To try and formalise TeX’s licence, the LPPL allows modification and distribution only under the proviso that the user is made well aware that they’re using a modification to that work. This is usually done with a change in name, but technically speaking minimal conformance could be achieved (and strongly frowned upon) simply by printing out a message on the console stating that the package you’ve loaded isn’t the original version. A good example is a conference proceedings document class, for which you certainly don’t want someone changing the margins or fonts without calling it something different!

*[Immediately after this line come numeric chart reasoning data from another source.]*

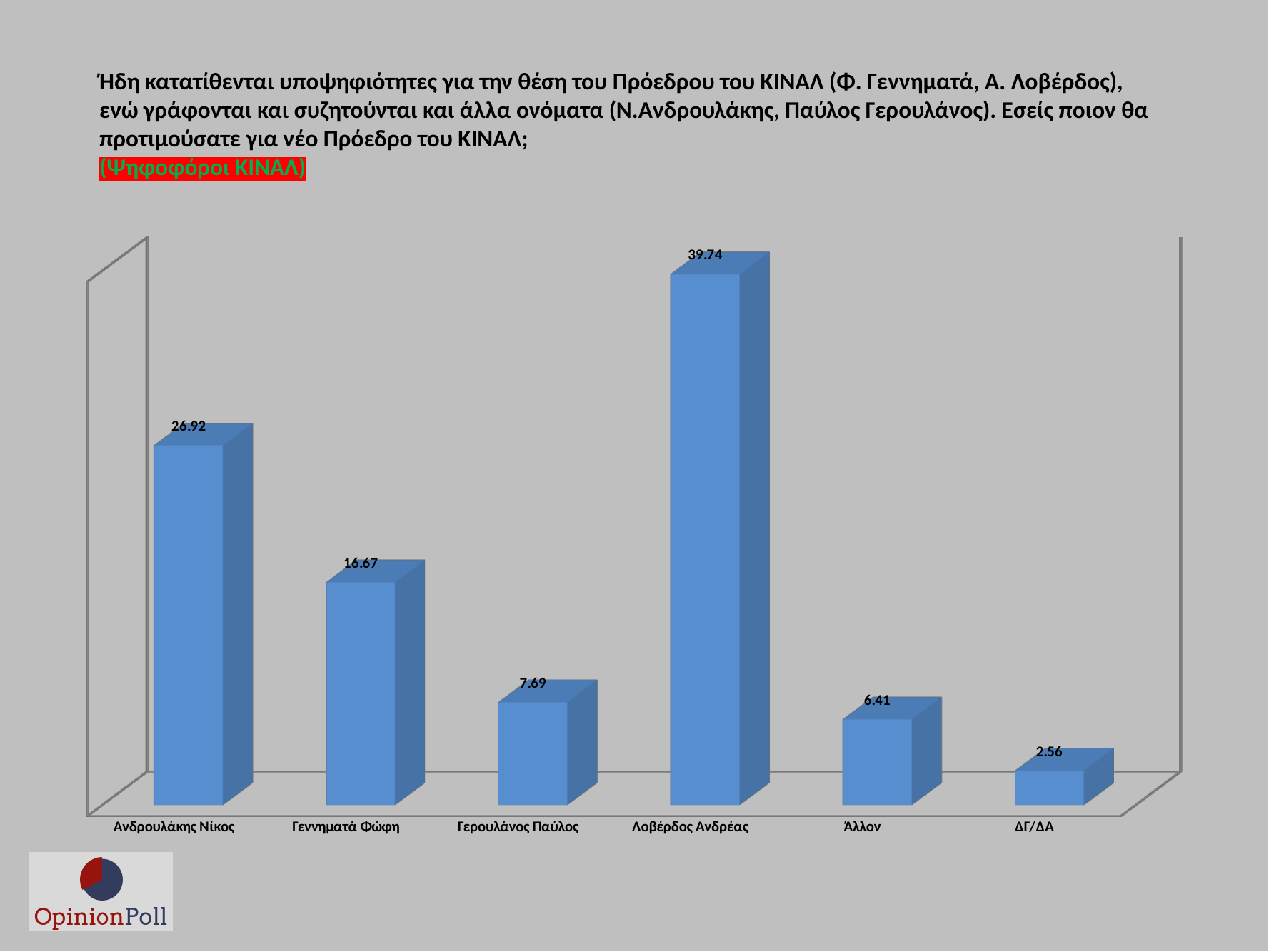
What is the value shown for ΔΓ/ΔΑ? 2.56 Which category has the lowest value? ΔΓ/ΔΑ What kind of chart is shown on the slide? Bar chart What is the value shown for Λοβέρδος Ανδρέας? 39.74 Which is larger, the value for Γερουλάνος Παύλος or the value for Άλλον? Γερουλάνος Παύλος What colour are the bars in the chart? Blue Which category has the highest value? Λοβέρδος Ανδρέας What is the difference between the values for Ανδρουλάκης Νίκος and Γεννηματά Φώφη? 10.25 What is the value shown for Ανδρουλάκης Νίκος? 26.92 What is the difference between the values for Λοβέρδος Ανδρέας and Ανδρουλάκης Νίκος? 12.82 What is the value shown for Γεννηματά Φώφη? 16.67 How many categories are shown on the chart? 6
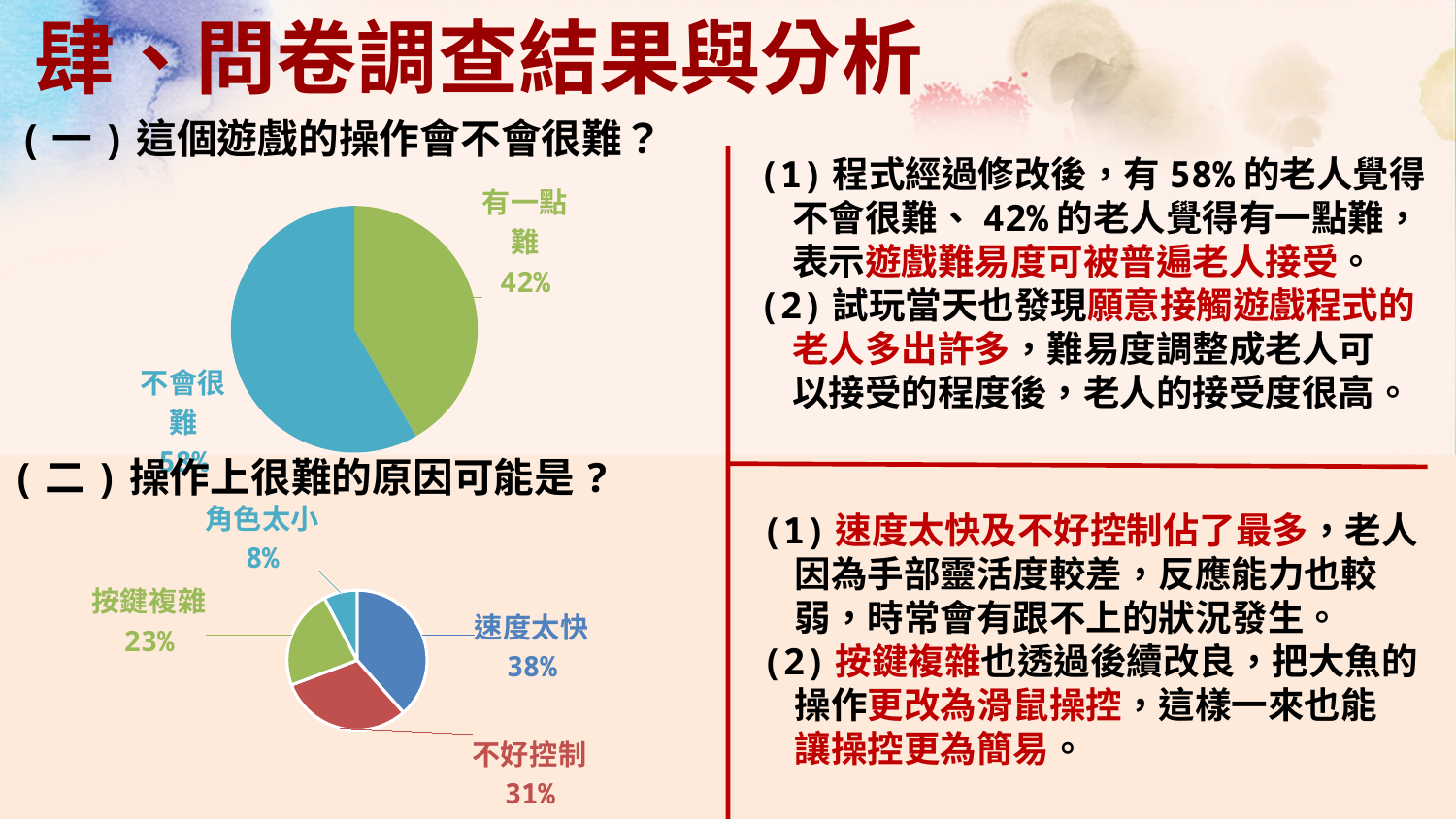
In the bottom pie chart (操作上很難的原因可能是？), what is the share for 不好控制? 31% What type of chart is used for 操作上很難的原因可能是？ at the bottom left of the slide? Pie chart In the top pie chart (這個遊戲的操作會不會很難？), what percentage of respondents answered 有一點難? 42% In the top pie chart (這個遊戲的操作會不會很難？), how many slices are there? 2 In the top pie chart (這個遊戲的操作會不會很難？), which response has the larger share? 不會很難 In the top pie chart (這個遊戲的操作會不會很難？), what percentage of respondents answered 不會很難? 58% In the bottom pie chart (操作上很難的原因可能是？), which reason has the largest share? 速度太快 In the bottom pie chart (操作上很難的原因可能是？), which reason has the smallest share? 角色太小 In the bottom pie chart (操作上很難的原因可能是？), what is the difference in percentage points between 速度太快 and 角色太小? 30 In the bottom pie chart (操作上很難的原因可能是？), what is the share for 速度太快? 38% In the bottom pie chart (操作上很難的原因可能是？), how many categories are shown? 4 In the bottom pie chart (操作上很難的原因可能是？), what is the share for 按鍵複雜? 23%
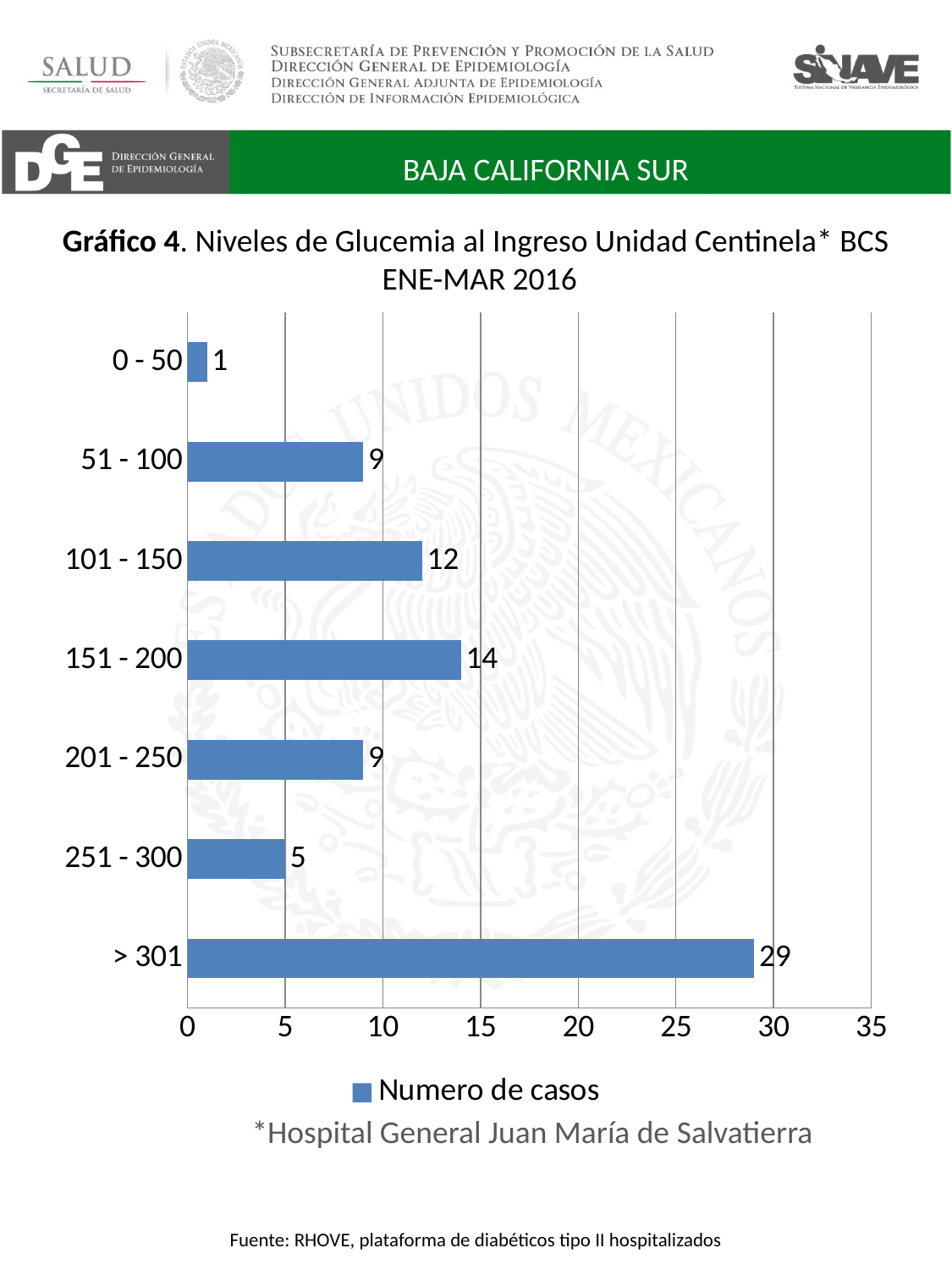
How many series does the legend list? 1 What kind of chart is shown on the slide? Bar chart Which has more cases, "101 - 150" or "251 - 300"? 101 - 150 What is the number of cases for the glucose level category "> 301"? 29 What is the number of cases for the "0 - 50" category? 1 Which glucose level category has the lowest number of cases? 0 - 50 Which glucose level category has the highest number of cases? > 301 Is the value for "> 301" greater or less than 25? greater What is the difference in number of cases between the "> 301" and "151 - 200" categories? 15 What is the number of cases for the "151 - 200" category? 14 How many glucose level categories are shown in the chart? 7 What is the legend entry of the chart? Numero de casos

So if only the copyright holder is allowed to make changes to the code without changing the name of the package, what happens if the original author loses interest in or can no longer work on the project? The LPPL also defines the concept of a project “maintainer”, who may make public changes to the work with the authority of the copyright holder. You can become a maintainer of a project either by being bestowed the title or (when the previous maintainer cannot be contacted) by announcing publicly your intent to start maintaining the code; maintainership falls to you after three months if your claim is uncontested.

None of this changes the problem of ensuring backwards compatibility in packages, but it goes a long way to ensure that documents remain portable into the foreseeable future. This is a laudable goal when compared to the philosophy of “closed source” document programs like Word Perfect or Microsoft Word, whose old files are sometimes now unreadable.


Now, in my explanations above I have omitted many specifics in order to try and get the ideas across about the licences I was talking about. Diving too deep into the legalese makes it impossible to get a broad picture of each licence to be able to compare them. Obviously, I am not a lawyer and my terminology could be improved but I hope that I got the gist across. (Also, I hope that I’ve understood it correctly myself!)

I’m using the British spelling for licence and license here (for noun and verb respectively; cf. practice & practise — I remember these rules by the mnemonic “ice is a noun”). When I talk about licences above, I’m referring to their current versions: 3-clause BSD, 2-clause MIT, LPPL v1.3c, Apache v2. One day I might understand the difference between GPL v2 and v3, but not at the moment.